The British eventually became fed up with their ships being attacked and overtaken by the American Privateers and sought retaliation upon them. They decide that they would attack Chestnut Neck by surprise. On September 30, 1778, 400 British troops set sail for Chestnut Neck from New York City. The British ships took longer than first predicted, and didn't make it to the port until October 5, 1778.

It was a brutal force that met Chestnut Neck that unfortunate day. The village of Chestnut Neck was burned to the ground. Where there was once a militia fort, a shipyard, storehouses, a saw mill, a salt works and houses there was now burned ruins.
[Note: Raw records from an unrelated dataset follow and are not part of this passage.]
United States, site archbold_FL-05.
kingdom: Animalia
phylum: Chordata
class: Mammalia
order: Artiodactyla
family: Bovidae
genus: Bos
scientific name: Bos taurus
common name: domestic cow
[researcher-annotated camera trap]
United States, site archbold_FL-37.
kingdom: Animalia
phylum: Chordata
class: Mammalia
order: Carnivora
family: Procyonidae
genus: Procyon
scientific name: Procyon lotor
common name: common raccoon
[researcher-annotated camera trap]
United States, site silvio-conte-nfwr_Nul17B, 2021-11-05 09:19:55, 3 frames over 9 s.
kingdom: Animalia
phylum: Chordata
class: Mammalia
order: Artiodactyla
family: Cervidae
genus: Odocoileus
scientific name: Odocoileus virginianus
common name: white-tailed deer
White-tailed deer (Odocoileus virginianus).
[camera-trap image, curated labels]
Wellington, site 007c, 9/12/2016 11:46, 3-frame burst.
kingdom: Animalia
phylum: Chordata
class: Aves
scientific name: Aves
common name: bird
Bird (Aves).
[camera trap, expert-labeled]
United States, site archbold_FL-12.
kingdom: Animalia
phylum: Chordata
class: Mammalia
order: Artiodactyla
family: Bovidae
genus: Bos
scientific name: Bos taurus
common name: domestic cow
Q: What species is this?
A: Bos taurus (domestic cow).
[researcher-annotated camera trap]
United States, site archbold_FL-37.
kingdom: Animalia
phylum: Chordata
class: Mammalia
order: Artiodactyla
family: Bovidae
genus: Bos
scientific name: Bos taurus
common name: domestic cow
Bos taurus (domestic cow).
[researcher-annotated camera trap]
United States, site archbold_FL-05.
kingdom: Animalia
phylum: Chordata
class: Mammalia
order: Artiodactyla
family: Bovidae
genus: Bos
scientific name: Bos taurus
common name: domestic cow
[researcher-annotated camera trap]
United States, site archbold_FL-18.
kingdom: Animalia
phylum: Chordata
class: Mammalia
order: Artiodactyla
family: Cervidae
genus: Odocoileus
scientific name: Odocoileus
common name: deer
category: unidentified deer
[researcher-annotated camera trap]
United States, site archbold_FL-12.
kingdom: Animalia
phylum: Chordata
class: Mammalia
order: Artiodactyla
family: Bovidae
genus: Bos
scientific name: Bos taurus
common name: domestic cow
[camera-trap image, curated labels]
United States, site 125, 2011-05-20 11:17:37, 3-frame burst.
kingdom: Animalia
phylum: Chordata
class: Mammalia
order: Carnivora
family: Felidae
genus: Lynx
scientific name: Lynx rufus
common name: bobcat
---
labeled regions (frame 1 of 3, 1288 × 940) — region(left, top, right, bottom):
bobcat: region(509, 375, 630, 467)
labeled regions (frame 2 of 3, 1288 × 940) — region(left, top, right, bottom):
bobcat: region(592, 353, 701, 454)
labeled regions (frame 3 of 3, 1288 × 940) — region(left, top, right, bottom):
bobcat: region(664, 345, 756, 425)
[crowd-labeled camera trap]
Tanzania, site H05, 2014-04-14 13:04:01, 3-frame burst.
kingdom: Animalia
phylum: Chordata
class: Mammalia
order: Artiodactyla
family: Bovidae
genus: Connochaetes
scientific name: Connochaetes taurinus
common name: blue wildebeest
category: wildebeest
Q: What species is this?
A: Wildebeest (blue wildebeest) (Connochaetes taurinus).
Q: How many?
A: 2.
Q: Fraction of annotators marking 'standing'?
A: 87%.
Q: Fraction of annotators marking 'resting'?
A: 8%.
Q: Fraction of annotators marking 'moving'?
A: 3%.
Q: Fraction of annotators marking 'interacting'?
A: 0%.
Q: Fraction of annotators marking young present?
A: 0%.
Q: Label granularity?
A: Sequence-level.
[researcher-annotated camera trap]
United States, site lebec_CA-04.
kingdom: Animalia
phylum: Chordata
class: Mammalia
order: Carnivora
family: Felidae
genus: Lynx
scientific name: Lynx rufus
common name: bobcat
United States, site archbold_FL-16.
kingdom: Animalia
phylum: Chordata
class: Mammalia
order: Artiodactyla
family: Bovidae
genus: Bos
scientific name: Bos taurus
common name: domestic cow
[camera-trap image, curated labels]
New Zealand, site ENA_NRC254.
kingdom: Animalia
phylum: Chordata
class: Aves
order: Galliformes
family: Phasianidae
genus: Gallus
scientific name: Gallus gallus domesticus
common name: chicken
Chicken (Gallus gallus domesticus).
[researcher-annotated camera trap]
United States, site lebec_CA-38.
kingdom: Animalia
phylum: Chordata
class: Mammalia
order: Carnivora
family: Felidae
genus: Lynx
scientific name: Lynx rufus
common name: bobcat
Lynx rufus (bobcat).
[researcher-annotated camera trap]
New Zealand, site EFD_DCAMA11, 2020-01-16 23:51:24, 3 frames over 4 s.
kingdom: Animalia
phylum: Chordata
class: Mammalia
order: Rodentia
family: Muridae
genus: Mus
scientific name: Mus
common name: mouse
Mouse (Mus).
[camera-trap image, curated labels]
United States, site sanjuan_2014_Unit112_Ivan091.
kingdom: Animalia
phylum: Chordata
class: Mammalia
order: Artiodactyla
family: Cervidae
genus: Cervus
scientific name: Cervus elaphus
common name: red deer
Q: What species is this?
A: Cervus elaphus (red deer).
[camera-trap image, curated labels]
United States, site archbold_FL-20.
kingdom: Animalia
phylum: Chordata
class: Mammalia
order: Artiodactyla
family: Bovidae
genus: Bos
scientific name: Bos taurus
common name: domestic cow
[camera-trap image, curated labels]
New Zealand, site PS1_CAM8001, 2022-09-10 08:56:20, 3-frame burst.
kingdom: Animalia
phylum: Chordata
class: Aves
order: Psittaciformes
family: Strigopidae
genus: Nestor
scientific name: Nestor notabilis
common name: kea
The village that played a major part in getting George Washington supplies during the dark winter of 1777 in Valley Forge was destroyed and would never again regain its strength.

This historic Battle is remembered on the site of where the Battle of Chestnut Neck took place. Here, a monument was constructed by the National Society Daughters of the American Revolution, Gen. Lafayette Chapter, to honor the village of Chestnut Neck that so patriotically and courageously stood by their country during a dark time. The monument was dedicated on October 6, 1911, 133 years after Chestnut Neck was destroyed.

The monument reads: In honor of the Brave Patriots of the Revolutionary War who defended their liberties and their homes in a battle fought near this site October 6, 1778. Dedicated October 6, 1911.

So when you hear people talk trash about New Jersey, remember that without New Jersey perhaps we would not have been as successful in the American Revolution--and this country of opportunity would not have thrived. There is a great history that lies in the past of South Jersey, that is often forgotten into today's modern world. Remember the past of our state and regain the same pride that stood with the village of Chestnut Neck.